To be clear, there is much to say about these campus dynamics, important conversations to be had that we at Jewish Currents intend to explore. But we must keep perspective. In his recent essay in n+1, “No Human Being Can Exist,” Saree Makdisi helps us recover some of that sense of scope as he recounts the vectors of the tragedy unfolding in Gaza. There are already so many trapped under the rubble. Perhaps they are not yet dead. There are children in incubators in the NICU, and there is no more fuel. And as I write this, the world has lost connection with Gaza. The phone lines and internet have been cut. The few messages relayed by satellite report a vicious, relentless attack from the sky while Israel has seemingly begun a ground invasion that no one but Gazans and Israeli soldiers will see. One wants to vomit, to scream, to sleep for years.

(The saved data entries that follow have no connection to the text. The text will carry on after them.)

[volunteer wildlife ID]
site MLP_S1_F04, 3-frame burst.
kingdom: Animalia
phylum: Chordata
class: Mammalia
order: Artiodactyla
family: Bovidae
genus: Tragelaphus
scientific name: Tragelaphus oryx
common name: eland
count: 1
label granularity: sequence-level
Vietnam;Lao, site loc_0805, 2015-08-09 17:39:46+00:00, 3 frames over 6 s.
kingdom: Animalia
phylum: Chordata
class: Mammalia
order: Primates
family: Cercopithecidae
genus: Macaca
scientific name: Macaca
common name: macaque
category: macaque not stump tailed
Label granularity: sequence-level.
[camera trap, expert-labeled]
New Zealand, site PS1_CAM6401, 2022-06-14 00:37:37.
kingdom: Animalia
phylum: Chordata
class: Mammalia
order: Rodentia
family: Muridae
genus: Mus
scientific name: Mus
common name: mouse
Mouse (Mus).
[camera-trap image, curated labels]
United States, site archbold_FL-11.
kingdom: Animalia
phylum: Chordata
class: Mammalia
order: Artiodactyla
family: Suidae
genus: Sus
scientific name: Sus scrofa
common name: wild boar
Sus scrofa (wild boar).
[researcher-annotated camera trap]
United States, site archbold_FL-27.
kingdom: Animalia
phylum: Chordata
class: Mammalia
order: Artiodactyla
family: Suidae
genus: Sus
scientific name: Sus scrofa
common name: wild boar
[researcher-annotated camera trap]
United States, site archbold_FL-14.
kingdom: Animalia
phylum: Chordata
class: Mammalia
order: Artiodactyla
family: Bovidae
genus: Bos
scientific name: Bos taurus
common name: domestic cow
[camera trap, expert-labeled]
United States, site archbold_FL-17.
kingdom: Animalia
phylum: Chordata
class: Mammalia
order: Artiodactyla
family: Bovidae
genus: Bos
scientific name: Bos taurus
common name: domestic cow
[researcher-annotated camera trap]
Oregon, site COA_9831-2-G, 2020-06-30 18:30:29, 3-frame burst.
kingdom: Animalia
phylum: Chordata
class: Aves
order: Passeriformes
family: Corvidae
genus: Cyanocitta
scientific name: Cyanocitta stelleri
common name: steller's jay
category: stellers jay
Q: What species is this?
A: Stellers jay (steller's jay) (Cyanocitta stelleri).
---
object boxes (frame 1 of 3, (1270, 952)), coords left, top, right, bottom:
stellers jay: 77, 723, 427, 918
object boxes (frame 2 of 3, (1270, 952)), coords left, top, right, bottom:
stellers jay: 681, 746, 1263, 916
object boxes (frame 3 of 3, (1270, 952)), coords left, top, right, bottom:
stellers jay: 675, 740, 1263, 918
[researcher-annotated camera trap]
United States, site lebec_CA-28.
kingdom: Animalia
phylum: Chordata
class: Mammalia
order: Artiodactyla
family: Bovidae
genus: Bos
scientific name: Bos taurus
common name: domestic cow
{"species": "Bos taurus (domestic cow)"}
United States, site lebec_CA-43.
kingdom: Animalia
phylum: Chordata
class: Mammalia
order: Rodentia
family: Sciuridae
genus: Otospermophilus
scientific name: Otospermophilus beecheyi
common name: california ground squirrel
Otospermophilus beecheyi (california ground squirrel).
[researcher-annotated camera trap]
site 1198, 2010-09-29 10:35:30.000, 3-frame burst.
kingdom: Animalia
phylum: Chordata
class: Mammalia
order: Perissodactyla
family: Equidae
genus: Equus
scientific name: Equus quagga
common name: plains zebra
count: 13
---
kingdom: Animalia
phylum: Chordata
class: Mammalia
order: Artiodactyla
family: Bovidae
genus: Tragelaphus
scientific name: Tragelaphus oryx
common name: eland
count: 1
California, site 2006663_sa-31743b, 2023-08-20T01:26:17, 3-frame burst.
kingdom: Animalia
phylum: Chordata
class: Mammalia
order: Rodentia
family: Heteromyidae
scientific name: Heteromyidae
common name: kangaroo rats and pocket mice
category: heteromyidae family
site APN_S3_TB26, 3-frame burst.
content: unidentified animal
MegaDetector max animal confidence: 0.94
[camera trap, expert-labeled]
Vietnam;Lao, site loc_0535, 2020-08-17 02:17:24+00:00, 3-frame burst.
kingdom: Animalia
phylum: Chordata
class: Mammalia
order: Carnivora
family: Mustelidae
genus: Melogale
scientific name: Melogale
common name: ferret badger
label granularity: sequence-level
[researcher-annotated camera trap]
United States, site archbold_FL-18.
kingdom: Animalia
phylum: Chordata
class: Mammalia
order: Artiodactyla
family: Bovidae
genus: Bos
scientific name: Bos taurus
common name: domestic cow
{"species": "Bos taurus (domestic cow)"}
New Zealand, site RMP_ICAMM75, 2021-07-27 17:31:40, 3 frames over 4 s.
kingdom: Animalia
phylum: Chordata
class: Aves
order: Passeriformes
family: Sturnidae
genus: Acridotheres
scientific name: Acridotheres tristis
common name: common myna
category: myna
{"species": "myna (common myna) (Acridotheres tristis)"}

I know that Jewish students on campus feel afraid. I know that some college activists act imprudently. I know that antisemitic incidents do increase during Israeli military operations. I see the ways that a political culture of identitarian grievance feeds into these dynamics, flowing in all directions; I also see the resources being poured into the weaponization of Jewish fear to quash pro-Palestine activism on campus. Again, this is all worth discussing. But I fear that the liberal imagination is getting stuck, narrowing the stakes of this world-historical event to the American campus, where many generational grievances have collected, in order to obscure or eclipse the stakes of what is being perpetrated by Israel in Gaza, to abdicate responsibility entirely. To perversely posit young American Jews as the central victims of the earth-shattering violence in Palestine—and, for that matter, in Israel—seems in its own way a form of denial. I found Makdisi’s essay to be the authoritative corrective to this liberal myopia, a way of cutting through the noise and finding the frame. If you need a dose of perspective, I strongly recommend you read it.